• Task 1:
Summarize the news report on the Rawa bombings in two sentences.
• Task 2:
Pick up the news report on the Rawa bombings after its final sentence and continue it.

• Exercise text:

Eight suicide bombers targeted police and local officials in Rawa, northwest of Baghdad, Sunday killing six people in the second major attack in the area in less than a month.

The bombings come as Iraq witnesses its worst violence since 2008, when the country was just emerging from a brutal sectarian conflict.

The dead from the Sunday suicide bombings were three members of the local council for the Rawa area of Anbar province and three police, police Captain Mohammed Ahmed al-Rawi and local council member Suhaib al-Rawi told AFP.

Two suicide bombers on foot and another driving a vehicle rigged with explosives attacked the police headquarters for the area, while another driving a vehicle hit an army checkpoint at the town's entrance.

And three bombers on foot and another in a vehicle attacked the local administrative headquarters, where officials were meeting.

Militants, including those linked to Al-Qaeda, frequently target Iraqi security forces and other government employees.

It was the second attack in less than a month to hit Rawa, which is located about 75 kilometres (45 miles) from the border with war-racked Syria.

On September 24, militants attacked two police stations and a local official's house in Rawa and the nearby town of Aana, killing seven police and the official's brother.

Deputy Interior Minister Adnan al-Assadi told journalists a large group of militants had attacked Aana that day, seeking to take control of security force positions, and that six of the militants were killed.

But while Anbar province was infamous for its militant strongholds in past years, the province has seen relatively few attacks in recent weeks, with most of the violence concentrated in Baghdad, Diyala, Salaheddin, Kirkuk and Nineveh provinces.

The violence, which has included sectarian attacks, has raised fears of a relapse into the intense bloodshed that peaked in 2006-2007 and killed tens of thousands of people.

• Excerpted records:
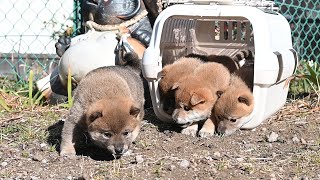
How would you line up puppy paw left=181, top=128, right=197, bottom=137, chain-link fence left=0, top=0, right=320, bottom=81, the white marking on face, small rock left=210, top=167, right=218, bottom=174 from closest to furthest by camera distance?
small rock left=210, top=167, right=218, bottom=174 → the white marking on face → puppy paw left=181, top=128, right=197, bottom=137 → chain-link fence left=0, top=0, right=320, bottom=81

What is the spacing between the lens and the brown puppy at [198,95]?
5066 mm

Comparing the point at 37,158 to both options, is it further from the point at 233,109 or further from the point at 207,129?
the point at 233,109

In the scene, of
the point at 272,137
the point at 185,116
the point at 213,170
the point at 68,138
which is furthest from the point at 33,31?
the point at 213,170

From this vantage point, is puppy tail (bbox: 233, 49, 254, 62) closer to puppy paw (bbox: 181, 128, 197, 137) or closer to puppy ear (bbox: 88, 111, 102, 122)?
puppy paw (bbox: 181, 128, 197, 137)

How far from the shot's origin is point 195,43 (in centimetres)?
661

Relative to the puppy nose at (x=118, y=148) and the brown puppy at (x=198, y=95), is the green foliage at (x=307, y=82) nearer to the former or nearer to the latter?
the brown puppy at (x=198, y=95)

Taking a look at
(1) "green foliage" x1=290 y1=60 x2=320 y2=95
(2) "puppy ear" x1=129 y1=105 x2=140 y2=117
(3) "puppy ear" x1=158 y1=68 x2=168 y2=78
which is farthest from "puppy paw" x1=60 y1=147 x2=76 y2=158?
(1) "green foliage" x1=290 y1=60 x2=320 y2=95

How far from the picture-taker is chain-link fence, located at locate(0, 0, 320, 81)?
784 cm

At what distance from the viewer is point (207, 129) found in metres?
5.18

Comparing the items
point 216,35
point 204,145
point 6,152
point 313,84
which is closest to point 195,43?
point 216,35

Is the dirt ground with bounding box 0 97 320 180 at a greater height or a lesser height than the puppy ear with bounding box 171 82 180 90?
lesser

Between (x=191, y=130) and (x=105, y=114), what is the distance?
3.56ft

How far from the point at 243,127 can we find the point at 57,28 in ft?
11.7

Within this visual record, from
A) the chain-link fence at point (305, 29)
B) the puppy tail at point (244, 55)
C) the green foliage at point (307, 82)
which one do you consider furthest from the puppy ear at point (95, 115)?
the chain-link fence at point (305, 29)
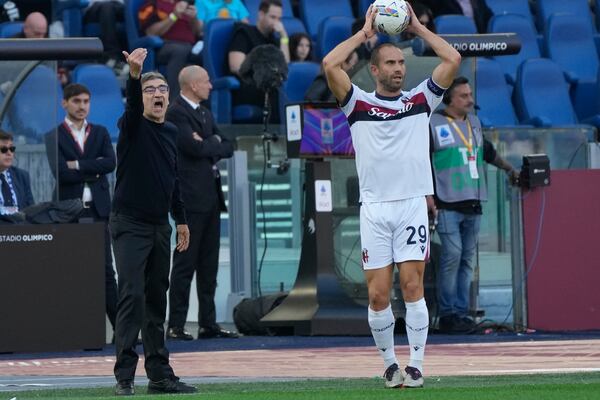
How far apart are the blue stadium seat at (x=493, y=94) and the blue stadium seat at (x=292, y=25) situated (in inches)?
96.3

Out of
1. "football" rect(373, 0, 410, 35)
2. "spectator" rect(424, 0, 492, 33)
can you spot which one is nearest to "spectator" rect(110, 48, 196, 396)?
"football" rect(373, 0, 410, 35)

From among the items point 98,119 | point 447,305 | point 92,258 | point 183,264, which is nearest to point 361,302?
point 447,305

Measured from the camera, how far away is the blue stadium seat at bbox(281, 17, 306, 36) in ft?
65.4

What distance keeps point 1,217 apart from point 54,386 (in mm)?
3744

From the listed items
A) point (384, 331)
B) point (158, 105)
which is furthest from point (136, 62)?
point (384, 331)

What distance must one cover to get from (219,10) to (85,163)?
18.6 feet

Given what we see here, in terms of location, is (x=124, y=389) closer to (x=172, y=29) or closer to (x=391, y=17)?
(x=391, y=17)

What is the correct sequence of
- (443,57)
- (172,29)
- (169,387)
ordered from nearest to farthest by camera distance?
1. (169,387)
2. (443,57)
3. (172,29)

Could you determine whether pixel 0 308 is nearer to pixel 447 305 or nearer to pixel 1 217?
pixel 1 217

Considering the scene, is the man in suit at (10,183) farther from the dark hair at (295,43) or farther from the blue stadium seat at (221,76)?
the dark hair at (295,43)

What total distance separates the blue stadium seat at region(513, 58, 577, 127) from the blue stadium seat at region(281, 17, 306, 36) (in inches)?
120

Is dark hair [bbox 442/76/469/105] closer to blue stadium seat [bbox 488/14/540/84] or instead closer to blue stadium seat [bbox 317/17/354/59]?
blue stadium seat [bbox 317/17/354/59]

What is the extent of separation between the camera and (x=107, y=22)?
18969mm

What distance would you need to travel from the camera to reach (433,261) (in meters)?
15.6
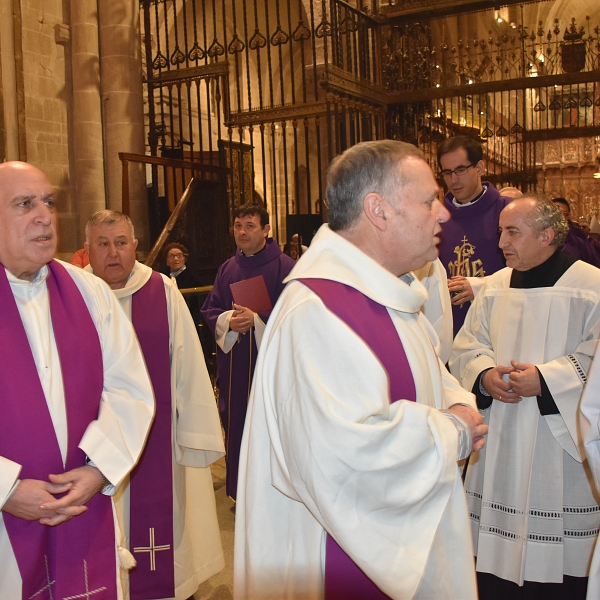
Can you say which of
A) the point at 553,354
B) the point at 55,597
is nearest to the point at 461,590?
the point at 55,597

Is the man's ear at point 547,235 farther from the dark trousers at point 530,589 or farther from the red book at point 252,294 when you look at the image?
the red book at point 252,294

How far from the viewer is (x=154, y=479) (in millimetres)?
3586

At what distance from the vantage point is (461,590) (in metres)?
2.00

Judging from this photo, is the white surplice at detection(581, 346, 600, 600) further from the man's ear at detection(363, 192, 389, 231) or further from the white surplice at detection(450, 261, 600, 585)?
the man's ear at detection(363, 192, 389, 231)

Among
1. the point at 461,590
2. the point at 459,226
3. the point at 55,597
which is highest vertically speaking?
the point at 459,226

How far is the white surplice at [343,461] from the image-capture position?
1785 mm

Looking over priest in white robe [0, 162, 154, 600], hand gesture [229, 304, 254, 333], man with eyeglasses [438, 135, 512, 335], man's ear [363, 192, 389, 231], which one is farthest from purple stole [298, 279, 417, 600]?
hand gesture [229, 304, 254, 333]

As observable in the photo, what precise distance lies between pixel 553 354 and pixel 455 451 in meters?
1.61

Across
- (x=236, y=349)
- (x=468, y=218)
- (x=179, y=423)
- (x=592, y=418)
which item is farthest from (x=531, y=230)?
(x=236, y=349)

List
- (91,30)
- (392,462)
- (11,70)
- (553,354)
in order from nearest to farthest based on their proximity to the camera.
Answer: (392,462) < (553,354) < (11,70) < (91,30)

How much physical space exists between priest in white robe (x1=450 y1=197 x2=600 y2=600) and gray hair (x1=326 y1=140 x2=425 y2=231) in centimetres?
139

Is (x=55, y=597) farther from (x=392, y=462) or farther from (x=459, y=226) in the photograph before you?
(x=459, y=226)

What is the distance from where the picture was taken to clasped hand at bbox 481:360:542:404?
3098mm

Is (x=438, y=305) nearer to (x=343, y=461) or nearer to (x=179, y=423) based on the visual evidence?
(x=179, y=423)
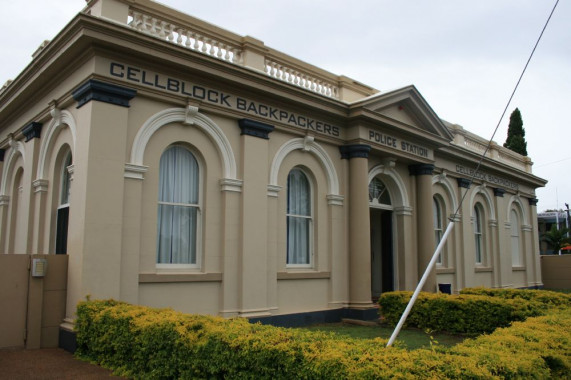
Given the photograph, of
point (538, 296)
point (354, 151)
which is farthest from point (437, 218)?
point (538, 296)

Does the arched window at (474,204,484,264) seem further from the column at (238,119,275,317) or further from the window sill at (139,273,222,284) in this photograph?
the window sill at (139,273,222,284)

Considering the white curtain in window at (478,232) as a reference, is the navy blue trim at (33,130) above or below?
above

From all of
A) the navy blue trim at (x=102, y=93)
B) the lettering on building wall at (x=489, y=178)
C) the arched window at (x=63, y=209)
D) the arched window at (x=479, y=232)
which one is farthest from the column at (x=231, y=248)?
the arched window at (x=479, y=232)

• Answer section 1:
Eight suicide bombers attacked the police headquarters, an army checkpoint and the local administrative headquarters in Rawa, northwest of Baghdad, on Sunday, killing three local council members and three police. It was the second major attack on Rawa in less than a month, coming as Iraq sees its worst violence since 2008 and raising fears of a return to the bloodshed that peaked in 2006-2007.

• Answer section 2:
Analysts say the Shiite-led government's failure to address the grievances of Iraq's Sunni Arab minority -- which complains of political exclusion and abuses by security forces -- has driven the surge in unrest this year.

Violence worsened sharply after security forces stormed a Sunni protest camp in northern Iraq on April 23, sparking clashes in which dozens died.

The authorities have made some concessions aimed at placating the protesters and Sunnis in general, such as freeing prisoners and raising the salaries of Sunni anti-Al-Qaeda fighters, but the underlying issues remain unaddressed.

With the latest attacks, more than 440 people have been killed so far this month, and over 5,150 since the beginning of the year, according to AFP figures based on security and medical sources.

A study released this month by academics based in Canada, Iraq and the United States said nearly half a million people have died from war-related causes in Iraq since the US-led invasion of 2003.

In addition to major security problems, the Iraqi government has failed to provide adequate basic services such as electricity and clean water, and corruption is widespread.

Political squabbling has paralysed the government, while parliament has passed almost no major legislation in years.